Un champ de mines

Editorial La Presse

En mission en Tunisie, l’équipe du FMI ne semble pas avoir cerné une vision cohérente entre la partie gouvernementale et les partenaires sociaux sur la mise en œuvre des réformes préconisées par les autorités et exigées par ce bailleur de fonds pour pouvoir relancer la croissance et améliorer la soutenabilité de la dette du pays. Ces mesures concernent essentiellement la réduction de la masse salariale et la levée progressive des subventions, tout en accordant la priorité aux dépenses de santé et à l’investissement, ainsi qu’en protégeant les dépenses sociales ciblées. Cela dit, sans un programme de réforme solide, crédible et bénéficiant d’un soutien étendu pour entamer la réforme des entreprises publiques, pour rendre la fiscalité plus équitable et favorable à la croissance, et pour apurer les arriérés qui ont été accumulés dans le système de sécurité sociale, il serait impossible d’avoir une nouvelle lampée financière à même de rallumer les moteurs de l’économie nationale.

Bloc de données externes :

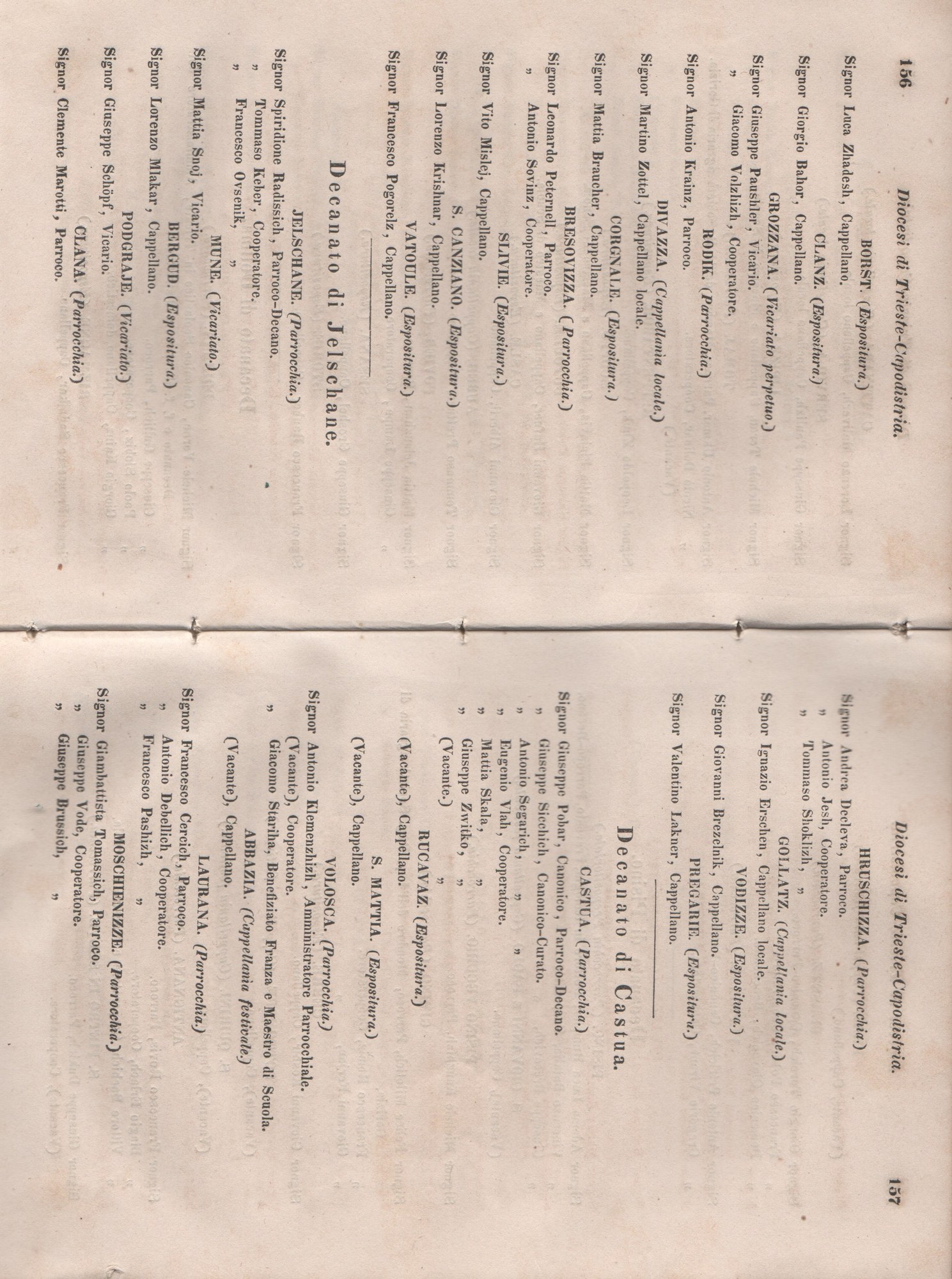 Manuale 84
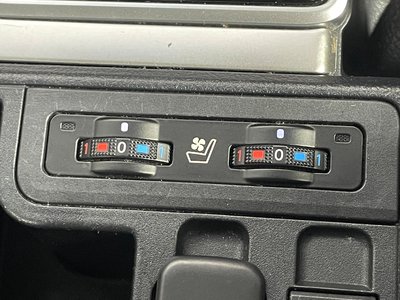 TOYOTA LAND CRUISER PRADO - 9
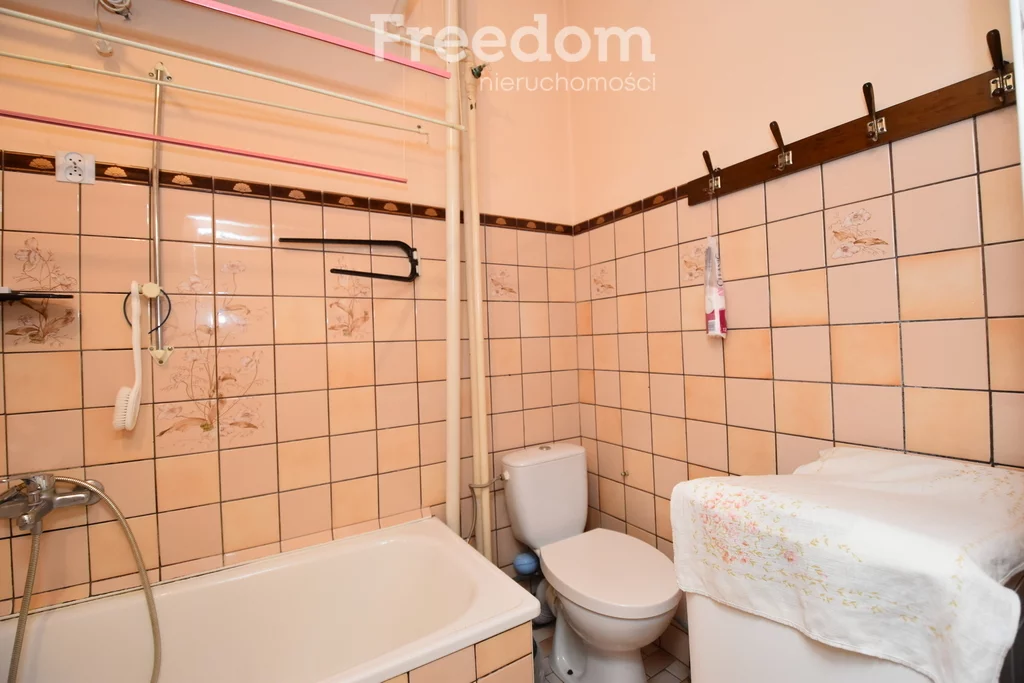 Dom 60,00 m², oferta nr , 14881/3685/ODS, Kunów, Małachowska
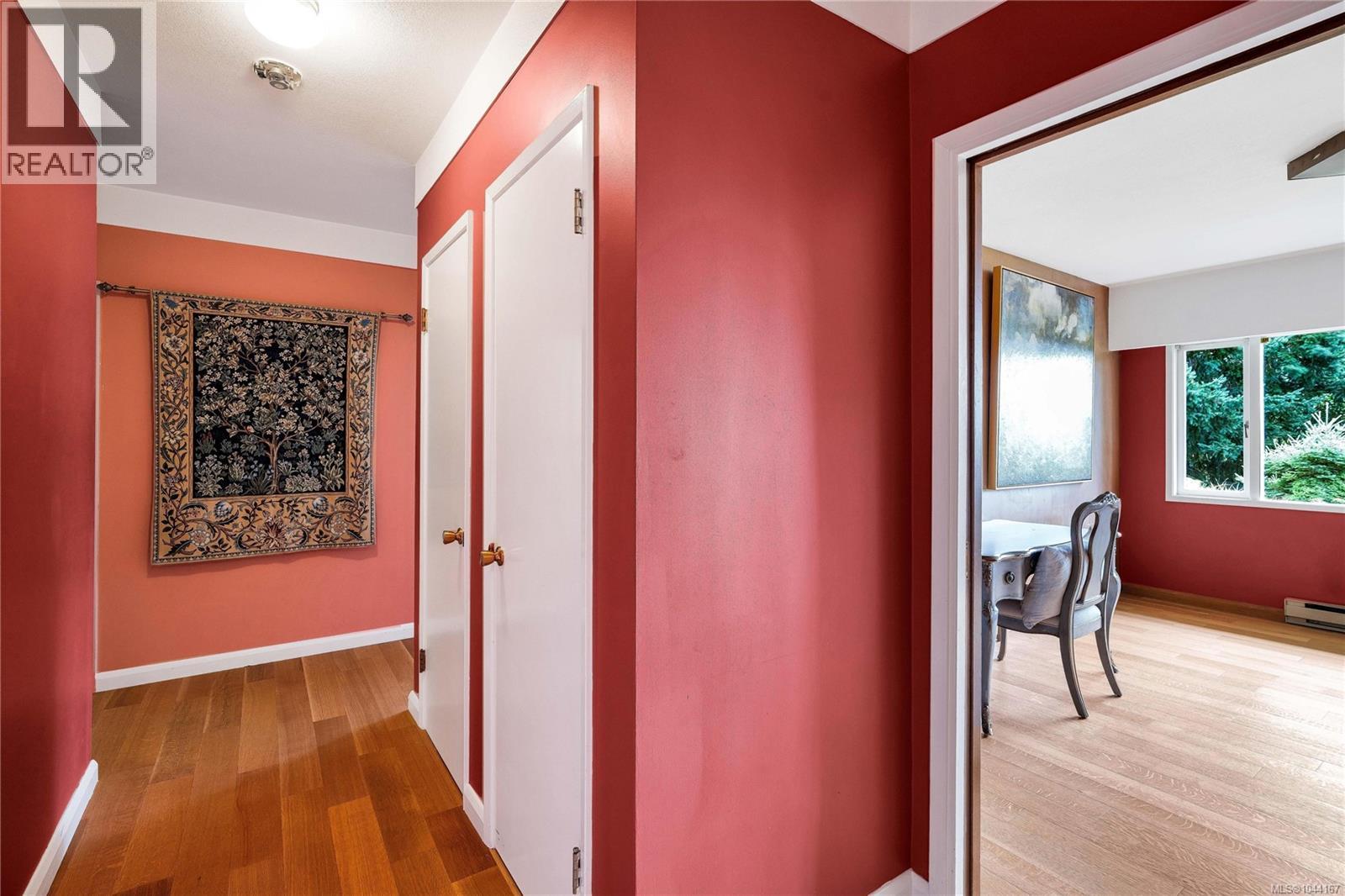 1554 Montgomery Ave - 30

Malgré les effets insoupçonnés de la crise en Tunisie, l’Ugtt, principale force ouvrière dans le pays, a opposé une fin de non-recevoir à certaines mesures douloureuses pour les couches sociales.

Ce qui laisse les envoyés du FMI peu confiants dans les engagements du gouvernement consignés dans un document pour entreprendre les réformes envisagées. C’est que le gouvernement Bouden n’est pas le premier à avoir promis de telles mesures sans toutefois pouvoir mener à terme ses engagements, faute d’adhésion des partenaires sociaux.

Et même si l’Ugtt est consciente des effets dévastateurs sur la paix sociale, la centrale syndicale, qui refuse d’être le témoin du massacre des couches sociales, n’est pas contre l’octroi de nouveaux crédits au pays. Mais le débat qui semble avoir pris l’allure d’une simple divergence de points de vue entre le gouvernement et l’Ugtt est beaucoup plus grave. En effet, avec un pouvoir d’achat qui s’érode à vue d’œil, rien que le gel des salaires pourrait provoquer à court terme une colère sociale dans un contexte périlleux où le pays est en pleine turbulence à cause des tiraillements politiques. C’est un champ de mines où s’avancer ne sera pas sans risques.